My First Week at HP
Last week I started a new job and I’m very excited for the opportunity to work with the OpenStack team at HP. This new position is different for me in a couple of ways. HP as a company is larger and has a much longer history than the start-ups and smaller companies I’m used to working for. There are pros and cons to that, but I think for right now in this field the pros outweigh the cons, especially because of the work that I will be doing in the new role.
I thought very hard about whether to accept the offer because HP is gigantic. My immediate group is part of the cloud division, which is a relatively small division within HP overall, from what I have learned so far. While small for HP, it still includes more people than all of the companies I’ve ever worked for over the last 18+ years combined, several times over. The team I’ll be working with day-to-day isn’t that big, though, so I’m looking at this as an opportunity to see what working for such a big company is really like while still being a part of a smaller group.
Another important factor for me is the nature of the role itself. I have been involved in “open source” since college, well before it was even called that. In the late 90s I found Python, and since then I’ve been increasingly involved in the community, contributing modules, documentation, and apps, as well as organizing meet-ups and speaking at conferences. During all of that time, I was working on various closed source applications for day jobs in banking, on-line publishing, and data center management and, as with many developers, my open source contributions came out of my spare time. Open source has become more mainstream industry-wide, but that change has come more quickly in some areas than others. I’m excited that at HP I will be spending close to 100% of my time on upstream open source work.
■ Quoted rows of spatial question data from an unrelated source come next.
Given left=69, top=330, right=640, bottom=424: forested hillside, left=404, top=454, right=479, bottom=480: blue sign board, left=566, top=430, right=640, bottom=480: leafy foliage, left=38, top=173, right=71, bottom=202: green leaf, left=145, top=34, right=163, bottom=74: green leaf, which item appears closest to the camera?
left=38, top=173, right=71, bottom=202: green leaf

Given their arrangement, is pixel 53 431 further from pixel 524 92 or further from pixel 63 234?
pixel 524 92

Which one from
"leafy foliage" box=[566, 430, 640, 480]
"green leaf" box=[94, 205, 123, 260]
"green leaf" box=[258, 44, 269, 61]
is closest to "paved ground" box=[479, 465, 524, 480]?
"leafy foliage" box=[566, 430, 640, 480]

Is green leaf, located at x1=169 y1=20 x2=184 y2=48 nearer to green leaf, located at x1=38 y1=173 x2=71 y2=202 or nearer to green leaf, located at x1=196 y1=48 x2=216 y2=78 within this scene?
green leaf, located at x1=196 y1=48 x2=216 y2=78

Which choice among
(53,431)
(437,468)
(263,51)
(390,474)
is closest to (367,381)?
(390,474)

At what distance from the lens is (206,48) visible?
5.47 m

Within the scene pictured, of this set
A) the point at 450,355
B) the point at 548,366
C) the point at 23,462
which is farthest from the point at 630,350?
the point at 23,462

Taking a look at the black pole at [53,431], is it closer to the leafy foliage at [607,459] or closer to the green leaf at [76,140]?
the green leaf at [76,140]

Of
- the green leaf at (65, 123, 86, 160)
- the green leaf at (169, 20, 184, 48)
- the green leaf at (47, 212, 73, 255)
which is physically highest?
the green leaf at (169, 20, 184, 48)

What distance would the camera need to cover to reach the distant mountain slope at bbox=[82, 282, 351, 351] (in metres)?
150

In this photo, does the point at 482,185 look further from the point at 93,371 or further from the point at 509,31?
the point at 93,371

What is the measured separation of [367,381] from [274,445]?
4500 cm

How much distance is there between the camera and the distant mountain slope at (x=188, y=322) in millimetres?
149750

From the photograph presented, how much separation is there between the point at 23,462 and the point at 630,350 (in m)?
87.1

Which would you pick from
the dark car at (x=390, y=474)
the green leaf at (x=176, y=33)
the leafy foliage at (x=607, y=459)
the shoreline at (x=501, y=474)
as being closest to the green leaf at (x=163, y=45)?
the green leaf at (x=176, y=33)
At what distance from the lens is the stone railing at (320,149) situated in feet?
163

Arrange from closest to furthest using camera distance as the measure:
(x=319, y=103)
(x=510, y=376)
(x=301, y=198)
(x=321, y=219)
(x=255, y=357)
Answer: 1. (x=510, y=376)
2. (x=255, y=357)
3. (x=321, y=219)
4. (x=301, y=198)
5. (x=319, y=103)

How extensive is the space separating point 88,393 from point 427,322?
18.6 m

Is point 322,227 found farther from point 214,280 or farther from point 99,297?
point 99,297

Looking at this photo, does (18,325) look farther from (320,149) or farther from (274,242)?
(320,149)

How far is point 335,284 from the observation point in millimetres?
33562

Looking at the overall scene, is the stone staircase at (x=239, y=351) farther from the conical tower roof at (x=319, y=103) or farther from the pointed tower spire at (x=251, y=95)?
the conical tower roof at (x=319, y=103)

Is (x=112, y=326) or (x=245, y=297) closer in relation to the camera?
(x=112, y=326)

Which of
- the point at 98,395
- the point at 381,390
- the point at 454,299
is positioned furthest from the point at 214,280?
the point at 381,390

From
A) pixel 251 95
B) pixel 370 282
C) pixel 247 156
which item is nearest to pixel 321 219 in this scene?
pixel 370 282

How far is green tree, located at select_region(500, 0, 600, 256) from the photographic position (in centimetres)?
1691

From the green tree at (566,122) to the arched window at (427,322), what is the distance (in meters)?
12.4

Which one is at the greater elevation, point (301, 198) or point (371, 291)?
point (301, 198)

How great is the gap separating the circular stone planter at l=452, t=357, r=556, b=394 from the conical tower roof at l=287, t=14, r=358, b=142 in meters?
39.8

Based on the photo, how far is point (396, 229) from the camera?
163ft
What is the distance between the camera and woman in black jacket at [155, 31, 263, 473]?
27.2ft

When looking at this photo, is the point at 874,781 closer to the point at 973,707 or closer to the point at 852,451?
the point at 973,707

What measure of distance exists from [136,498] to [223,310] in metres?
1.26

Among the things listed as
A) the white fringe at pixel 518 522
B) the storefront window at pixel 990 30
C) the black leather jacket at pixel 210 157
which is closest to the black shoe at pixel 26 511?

As part of the cloud team, my primary focus will be on improving OpenStack, especially through the Oslo and Ceilometer teams. I expect to find plenty of opportunities to contribute to projects that are not part of OpenStack, though, since we use a lot of tools created by the rest of the community, and as I’ve written and talked about in the past, the OpenStack community should be thinking about how we can give back to projects that have helped us.
My first week was fairly smooth and bore out most of my expectations. There was the usual amount of paperwork to fill out, including a few minor hiccups caused by my rushing the process so I could sign up to attend CloudOpen in a couple weeks. Another typical new-hire task was setting up my development environment. However, unlike with any other job in the past, because I am actually working on the same project I was the week before, I already knew the code base and was able to follow my usual code review and bug triage routine for Oslo on Monday, my first day of work.
On the whole, I think things are off to a good start!